**Work instructions:**
Answer these from the text on power for industrial buildings:
1. What power density is said to usually suffice for logistics operators?
2. What range of total power in MW is given for manufacturers' targets?
3. What rule of thumb in amps is used for new buildings?

Source text: Begin

Question on Power for Industrial Buildings
I'm ashamed to admit that despite the fact I've acquired/built a number of industrial buildings throughout my career, I have at best a layman's understanding of electrical systems. There is pretty limited information online, so I wanted to throw this out to the group - does anyone have a good understanding of these system, and what different power capacities mean for an industrial building? For example, what is the minimum power that your average manufacturer would need?
25 Watts/sqm for logistics operators usually does the job - 100% LED lightning is important
Then for manufacturers or activities involving heavy machinery / heavy automation / hundreds of employees - I usually assume 150 W/sqm but end users will normally give a target in terms of MWs. 4-8 MW total, depends a lot on the industry and the use
Please convert numbers to sf
Lol just throw it into to google and make the conversation.
1 sqm roughly equals 10.76 sf, so for a rough conversion it's just moving the decimal place over. 25 W/sqm = 2.5 W/sf.
What about 110 vs 220 vs 440 volt power?
There's so much variance between power needs for individual manufacturers (and other users for that matter), but a basic rule of thumb I'm working off for new buildings is 1 amp per 100 SF of space. If I was targeting a manufacturing use solely I would probably double that, but I think that would be pretty foolish in the spec development world. At the end of the day, any high-power requirement user is going to be based on a discussion with the local power provider to try and meet their need.
Beyond that, I've spent a lot of time that last few months learning more about electrical systems because of how much of an issue its been for the industrial development business as a whole. Happy to answer any other questions, if I'm able with my relatively limited knowledge base.

Source text: End
Material provided: Begin

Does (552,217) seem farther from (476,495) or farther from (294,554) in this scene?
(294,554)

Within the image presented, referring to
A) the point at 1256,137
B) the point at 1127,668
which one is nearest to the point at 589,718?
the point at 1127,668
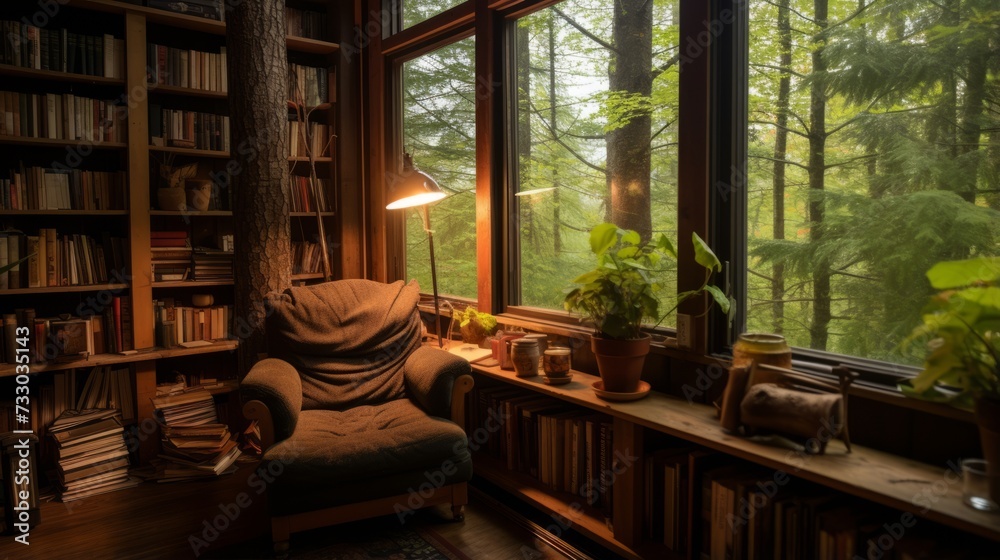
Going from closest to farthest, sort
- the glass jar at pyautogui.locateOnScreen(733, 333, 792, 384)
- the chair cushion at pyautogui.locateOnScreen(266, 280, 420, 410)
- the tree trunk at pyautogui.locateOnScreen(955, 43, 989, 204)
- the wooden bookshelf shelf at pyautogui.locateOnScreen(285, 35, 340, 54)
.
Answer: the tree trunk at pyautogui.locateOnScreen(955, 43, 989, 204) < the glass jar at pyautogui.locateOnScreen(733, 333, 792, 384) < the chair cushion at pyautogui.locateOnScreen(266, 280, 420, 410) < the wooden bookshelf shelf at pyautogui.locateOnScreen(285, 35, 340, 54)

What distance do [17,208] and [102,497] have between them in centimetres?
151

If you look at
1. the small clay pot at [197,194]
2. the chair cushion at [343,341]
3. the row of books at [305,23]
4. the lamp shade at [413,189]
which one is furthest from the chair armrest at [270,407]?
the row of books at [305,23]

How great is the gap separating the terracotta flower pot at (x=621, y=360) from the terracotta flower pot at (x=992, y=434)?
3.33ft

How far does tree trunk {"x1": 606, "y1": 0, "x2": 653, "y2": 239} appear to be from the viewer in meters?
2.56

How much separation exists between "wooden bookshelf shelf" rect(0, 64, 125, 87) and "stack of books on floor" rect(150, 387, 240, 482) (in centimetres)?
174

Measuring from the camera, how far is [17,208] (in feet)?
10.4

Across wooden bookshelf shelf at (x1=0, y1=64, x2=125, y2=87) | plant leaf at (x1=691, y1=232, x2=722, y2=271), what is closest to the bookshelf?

Material provided: End

**Response area:**
1. 25 W/sqm
2. 4-8 MW
3. 1 amp per 100 SF of space